Each workflow step `POST`s to the same Cloud Run URL with a different `Action`. The handler downloads its inputs from GCS into the container's filesystem, runs the matching OSS primitive, uploads the output back to GCS, and returns a small JSON result. The workflow accumulates every step's result and returns `{ Plan, Chunks, Assemble }`.
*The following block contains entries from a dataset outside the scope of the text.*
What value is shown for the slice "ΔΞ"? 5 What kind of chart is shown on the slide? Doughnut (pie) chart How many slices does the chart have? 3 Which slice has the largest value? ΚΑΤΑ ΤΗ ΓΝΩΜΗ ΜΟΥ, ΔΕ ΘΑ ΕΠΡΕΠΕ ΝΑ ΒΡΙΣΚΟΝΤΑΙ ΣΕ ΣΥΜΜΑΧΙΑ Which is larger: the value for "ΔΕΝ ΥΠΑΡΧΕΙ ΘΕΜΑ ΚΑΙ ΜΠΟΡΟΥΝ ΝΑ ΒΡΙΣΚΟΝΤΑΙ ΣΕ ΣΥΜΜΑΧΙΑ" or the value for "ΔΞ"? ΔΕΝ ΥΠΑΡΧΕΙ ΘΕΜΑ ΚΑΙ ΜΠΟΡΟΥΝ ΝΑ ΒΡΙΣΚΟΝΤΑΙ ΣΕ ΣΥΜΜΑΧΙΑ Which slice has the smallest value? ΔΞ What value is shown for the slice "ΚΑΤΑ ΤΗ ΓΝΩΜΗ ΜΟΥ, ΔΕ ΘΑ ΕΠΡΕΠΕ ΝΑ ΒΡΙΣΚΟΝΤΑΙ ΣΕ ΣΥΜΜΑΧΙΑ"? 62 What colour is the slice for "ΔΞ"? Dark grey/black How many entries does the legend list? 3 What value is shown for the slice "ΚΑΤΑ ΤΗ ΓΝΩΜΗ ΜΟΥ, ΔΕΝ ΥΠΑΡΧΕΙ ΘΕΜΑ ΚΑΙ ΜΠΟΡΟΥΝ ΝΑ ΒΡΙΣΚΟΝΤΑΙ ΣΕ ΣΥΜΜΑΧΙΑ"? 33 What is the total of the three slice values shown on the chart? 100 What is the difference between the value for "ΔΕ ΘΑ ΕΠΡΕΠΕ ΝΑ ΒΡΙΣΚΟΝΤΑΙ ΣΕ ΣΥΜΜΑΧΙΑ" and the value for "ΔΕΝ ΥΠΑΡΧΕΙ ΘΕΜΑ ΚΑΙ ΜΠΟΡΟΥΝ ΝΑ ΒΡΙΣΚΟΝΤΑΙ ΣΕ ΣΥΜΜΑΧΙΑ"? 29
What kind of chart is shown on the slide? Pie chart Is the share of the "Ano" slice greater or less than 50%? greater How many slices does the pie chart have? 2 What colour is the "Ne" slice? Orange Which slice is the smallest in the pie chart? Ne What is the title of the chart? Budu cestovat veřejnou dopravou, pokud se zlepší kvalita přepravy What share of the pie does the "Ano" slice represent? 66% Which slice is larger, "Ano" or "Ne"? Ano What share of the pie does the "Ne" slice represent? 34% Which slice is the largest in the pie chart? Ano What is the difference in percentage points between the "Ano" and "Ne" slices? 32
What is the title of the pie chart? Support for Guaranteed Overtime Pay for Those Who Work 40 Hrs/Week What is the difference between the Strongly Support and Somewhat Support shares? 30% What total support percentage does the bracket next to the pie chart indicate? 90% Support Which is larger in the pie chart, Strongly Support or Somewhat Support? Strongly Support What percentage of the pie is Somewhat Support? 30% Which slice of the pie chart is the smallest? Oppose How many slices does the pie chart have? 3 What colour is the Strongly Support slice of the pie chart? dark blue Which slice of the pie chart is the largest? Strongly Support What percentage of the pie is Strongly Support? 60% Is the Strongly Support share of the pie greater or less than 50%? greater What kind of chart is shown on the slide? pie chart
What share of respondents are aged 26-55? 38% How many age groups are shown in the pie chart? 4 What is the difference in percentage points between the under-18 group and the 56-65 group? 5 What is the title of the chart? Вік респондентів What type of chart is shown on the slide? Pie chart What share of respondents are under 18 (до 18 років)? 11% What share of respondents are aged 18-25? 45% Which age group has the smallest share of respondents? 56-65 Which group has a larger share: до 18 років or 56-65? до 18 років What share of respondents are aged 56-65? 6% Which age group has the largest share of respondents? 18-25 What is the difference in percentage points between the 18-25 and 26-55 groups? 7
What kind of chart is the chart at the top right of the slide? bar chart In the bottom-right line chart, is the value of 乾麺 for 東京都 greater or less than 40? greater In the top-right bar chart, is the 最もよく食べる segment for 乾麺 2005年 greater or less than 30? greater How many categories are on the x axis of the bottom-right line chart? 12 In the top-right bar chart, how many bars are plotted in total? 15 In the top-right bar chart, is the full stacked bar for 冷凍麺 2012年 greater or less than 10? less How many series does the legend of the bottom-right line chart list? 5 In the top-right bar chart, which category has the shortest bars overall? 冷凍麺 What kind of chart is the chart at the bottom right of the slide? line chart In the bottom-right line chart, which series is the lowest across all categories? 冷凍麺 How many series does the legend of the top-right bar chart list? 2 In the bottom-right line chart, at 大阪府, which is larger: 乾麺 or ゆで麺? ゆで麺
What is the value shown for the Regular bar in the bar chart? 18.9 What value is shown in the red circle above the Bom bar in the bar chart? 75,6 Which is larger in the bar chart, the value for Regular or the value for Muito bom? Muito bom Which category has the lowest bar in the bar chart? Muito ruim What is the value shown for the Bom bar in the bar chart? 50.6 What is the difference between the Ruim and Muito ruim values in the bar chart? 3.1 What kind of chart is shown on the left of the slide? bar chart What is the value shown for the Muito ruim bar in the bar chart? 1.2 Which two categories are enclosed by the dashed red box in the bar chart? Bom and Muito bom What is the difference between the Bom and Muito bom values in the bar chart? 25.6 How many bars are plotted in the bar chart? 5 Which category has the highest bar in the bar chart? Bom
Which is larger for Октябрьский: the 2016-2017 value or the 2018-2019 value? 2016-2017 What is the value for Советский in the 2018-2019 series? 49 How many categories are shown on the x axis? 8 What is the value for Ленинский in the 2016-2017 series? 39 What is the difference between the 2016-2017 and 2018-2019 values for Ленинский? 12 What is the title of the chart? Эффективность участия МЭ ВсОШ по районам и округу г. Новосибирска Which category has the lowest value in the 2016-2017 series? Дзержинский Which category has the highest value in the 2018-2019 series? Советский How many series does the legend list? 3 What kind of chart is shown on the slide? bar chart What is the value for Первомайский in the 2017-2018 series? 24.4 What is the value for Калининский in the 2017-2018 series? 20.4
## Why Cloud Run is simpler than Lambda here

Cloud Run runs a container image, so the Chrome story collapses to a `Dockerfile` line. There's no 250 MB ZIP ceiling, no `@sparticuz/chromium` runtime decompression, and no packaging probe — the image installs the same pinned `chrome-headless-shell` build the production renderer uses. Cloud Run gen2 also gives more headroom than Lambda: up to a 60-minute request timeout and 32 GiB of memory.

## Deploy

The Terraform module at `packages/gcp-cloud-run/terraform` provisions the GCS bucket, the Cloud Run service, the Cloud Workflows definition, two least-privilege service accounts, and a runaway-request alert.

```bash theme={null}
# 1. Build + push the render image.
gcloud builds submit . \
  --tag us-central1-docker.pkg.dev/PROJECT/hyperframes/hyperframes-render:v1

# 2. Apply the module.
cd node_modules/@hyperframes/gcp-cloud-run/terraform
terraform init
terraform apply \
  -var project_id=PROJECT \
  -var region=us-central1 \
  -var image=us-central1-docker.pkg.dev/PROJECT/hyperframes/hyperframes-render:v1
```

Terraform outputs `render_bucket_name`, `service_url`, `workflow_name`, and `region`. Pass those into the SDK.

<Note>
  The target GCP project must have **billing enabled** — Cloud Run, Cloud Workflows, Artifact Registry, and Cloud Build are all billed services.
</Note>

## Render

```ts theme={null}
import {
  renderToCloudRun,
  getRenderProgress,
} from "@hyperframes/gcp-cloud-run/sdk";

const handle = await renderToCloudRun({
  projectDir: "./my-composition",
  config: { fps: 30, width: 1920, height: 1080, format: "mp4" },
  bucketName: "hyperframes-render-my-project",
  projectId: "my-project",
  location: "us-central1",
  workflowId: "hyperframes-render",
  serviceUrl: "https://hyperframes-render-abc.us-central1.run.app",
});

let progress = await getRenderProgress({ executionName: handle.executionName });
while (progress.status === "running") {
  await new Promise((r) => setTimeout(r, 5000));
  progress = await getRenderProgress({ executionName: handle.executionName });
}
console.log(progress.status, progress.outputFile, progress.costs.displayCost);
```

Templates with [variables](/concepts/variables) work the same way — declare `data-composition-variables` on the composition and pass `config.variables`. The Cloud Workflows execution argument is capped at 512 KiB, so pass media as URL references the composition resolves at render time rather than inlining base64.

## End-to-end smoke

`examples/gcp-cloud-run/scripts/smoke.sh` builds the image, applies the Terraform module, renders a fixture composition through the workflow at one or more chunk sizes, PSNR-compares each output against the in-process baseline, and tears the stack down.

```bash theme={null}
examples/gcp-cloud-run/scripts/smoke.sh --project my-project --region us-central1
```

## Supported formats

Same as the distributed pipeline everywhere: `mp4` (H.264 / H.265), `mov` (ProRes), `webm` (VP9), and `png-sequence`. HDR mp4 is not supported in distributed mode.